L’arc du Requin Démon met en avant la puissance brute de Hyakkimaru face à une menace environnementale inédite. Le combat contre les requins géants teste son agilité et sa capacité d’adaptation. La confrontation avec Shiranui, un humain ayant perdu sa moralité au profit des monstres, sert de miroir sombre à Hyakkimaru. En récupérant son pied, il ressent une joie primitive mêlée de douleur, car chaque membre retrouvé le rapproche de la fragilité humaine. Son obsession pour la récupération de son corps devient ici plus sombre, commençant à inquiéter Dororo par sa violence croissante. La mer devient le théâtre d’une lutte sanglante où Hyakkimaru prouve qu’il est prêt à tout pour redevenir entier. La perte de son pied artificiel au profit d’un membre de chair change radicalement sa façon de se mouvoir en combat. C’est un arc de transition physique où il devient plus rapide, plus ancré au sol, mais aussi plus instable émotionnellement à mesure que la confrontation finale avec son père Daigo approche.
L’arc final est l’apothéose du parcours de Hyakkimaru. Le château en flammes sert de décor à son ultime combat contre Tahomaru, possédé par les derniers démons. Ce duel symbolise la lutte pour la légitimité et l’identité. Hyakkimaru doit choisir entre la vengeance pure et la rédemption humaine. En épargnant son père après avoir regagné ses yeux, il prouve qu’il a acquis une force morale supérieure à celle de Kagemitsu Daigo. La récupération de son cœur est l’acte final qui lui permet de ressentir pleinement l’empathie et la tristesse. Il quitte le domaine en ruines non pas comme un conquérant, mais comme un homme libre, libéré du pacte démoniaque. Sa décision de partir seul pour un temps avant de retrouver Dororo montre sa volonté de comprendre sa place dans un monde qu’il peut enfin voir et ressentir. Hyakkimaru devient le symbole d’une humanité reconquise par la volonté pure contre les forces du destin et de la cupidité politique.
Série Dororo
Auteur(s):
Osamu Tezuka, Jerry Cho
Armes & Capacités
Lames intégrées dans les prothèses de bras
MBTI: ISTP
En tant qu’ISTP, Hyakkimaru interagit avec le monde de manière purement sensorielle et technique. Privé de sens, il a développé une analyse interne des flux d’énergie. Il agit par instinct et logique de survie, traitant chaque démon comme un obstacle mécanique à sa propre reconstruction physique.

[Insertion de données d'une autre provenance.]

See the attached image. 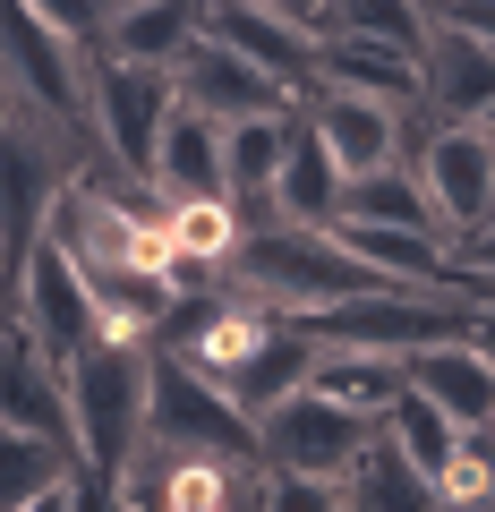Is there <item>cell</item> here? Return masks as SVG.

Signe Astrologique: Scorpion
Le Scorpion est le signe de la régénération et des profondeurs, ce qui définit Hyakkimaru qui remonte des enfers pour récupérer son corps. Sa vie est un cycle de mort et de renaissance permanente. Il possède la ténacité et le mystère de ce signe d’eau capable de transformer la douleur en puissance.
Caractéristiques
FOR 18
DEX 20
CON 19
INT 15
SAG 14
CHA 12
Hyakkimaru possède une Dextérité maximale de 20 grâce à ses membres artificiels et ses réflexes surhumains. Sa Force est élevée pour trancher les démons. Sa Constitution de 19 reflète sa capacité à survivre sans organes vitaux au début. Son Intelligence et sa Sagesse progressent à mesure qu il récupère ses sens humains. Il agit comme une unité d agilité pure capable de détecter les auras spirituelles pour compenser sa cécité initiale.